We all have vague hopes about how things will be when we’re old. Best case scenario? We are all as capable and competent and still with it as my dad and step-mom. Not many of us will be.
Over the past several weeks I’ve spent more time with mother than I have since I was a small child. It’s stressful, no doubt, and eye-opening. It’s difficult because I see so much of her in me and some of those things are now manifesting her as (what I suspect is) dementia.

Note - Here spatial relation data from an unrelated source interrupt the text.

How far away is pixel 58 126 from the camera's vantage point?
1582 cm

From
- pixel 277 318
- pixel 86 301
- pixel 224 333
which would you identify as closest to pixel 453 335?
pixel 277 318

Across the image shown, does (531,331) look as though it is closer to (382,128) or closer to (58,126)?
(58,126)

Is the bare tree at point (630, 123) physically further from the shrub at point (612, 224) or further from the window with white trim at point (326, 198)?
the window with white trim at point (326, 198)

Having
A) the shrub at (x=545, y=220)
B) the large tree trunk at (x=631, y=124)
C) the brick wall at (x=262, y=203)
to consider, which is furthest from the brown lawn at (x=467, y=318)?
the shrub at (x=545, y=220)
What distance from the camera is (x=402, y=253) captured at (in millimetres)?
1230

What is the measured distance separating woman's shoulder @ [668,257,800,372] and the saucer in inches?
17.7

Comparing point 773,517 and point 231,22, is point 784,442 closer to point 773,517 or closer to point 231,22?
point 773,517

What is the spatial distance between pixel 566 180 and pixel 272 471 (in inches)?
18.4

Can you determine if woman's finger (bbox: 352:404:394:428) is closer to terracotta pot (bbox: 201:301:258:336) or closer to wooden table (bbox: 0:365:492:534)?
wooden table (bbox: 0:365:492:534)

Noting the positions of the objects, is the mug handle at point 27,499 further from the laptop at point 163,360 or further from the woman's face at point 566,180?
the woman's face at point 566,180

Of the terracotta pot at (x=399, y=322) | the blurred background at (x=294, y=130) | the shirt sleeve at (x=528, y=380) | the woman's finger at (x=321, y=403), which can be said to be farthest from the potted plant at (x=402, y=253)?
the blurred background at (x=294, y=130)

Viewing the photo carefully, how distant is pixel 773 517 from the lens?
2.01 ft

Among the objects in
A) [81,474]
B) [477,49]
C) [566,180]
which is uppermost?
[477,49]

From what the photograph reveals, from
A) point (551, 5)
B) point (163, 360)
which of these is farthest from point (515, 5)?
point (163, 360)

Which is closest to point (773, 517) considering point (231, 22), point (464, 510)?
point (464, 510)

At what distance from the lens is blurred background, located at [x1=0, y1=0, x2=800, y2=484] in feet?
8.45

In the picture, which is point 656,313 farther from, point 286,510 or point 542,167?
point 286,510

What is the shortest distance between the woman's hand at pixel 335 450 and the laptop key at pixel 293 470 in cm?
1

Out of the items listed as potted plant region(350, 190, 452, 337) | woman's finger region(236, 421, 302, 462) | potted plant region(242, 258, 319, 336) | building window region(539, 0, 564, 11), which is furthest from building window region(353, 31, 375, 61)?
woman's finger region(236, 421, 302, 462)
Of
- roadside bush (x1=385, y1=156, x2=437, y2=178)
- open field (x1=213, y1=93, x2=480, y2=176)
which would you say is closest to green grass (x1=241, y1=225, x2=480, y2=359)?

So, when I get old these are some of the things I hope for: if I cannot drive without endangering my life and the lives of others on the road, I will recognize this and relinquish my license without stomping my feet and denying all of it; that if I must stay with one of my children for any period of time, I will not demand their constant and unending attention to the exclusion of everything else in their lives, not only that, that I will be able to sit down and read a book, go for a walk or otherwise self-entertain even if my help is not required to run their household; that I will continue to be somewhat socially appropriate in public; that I will be in good enough physical health that I can move around on my own, in spite of arthritis and other aches and pains; that my weight will not spiral out of control; that when it’s time for me to have some sort of assistance in order to live, that I will be able to admit this and accept it with grace; that I will continue to be as blunt as I am now and not become a passive aggressive nasty; that getting up and making sure my children understand exactly how unattractive they are and how to fix it will be beyond the realm of possible; that the needs of others will continue to be at the forefront of my wants, rather than my own needs and desires.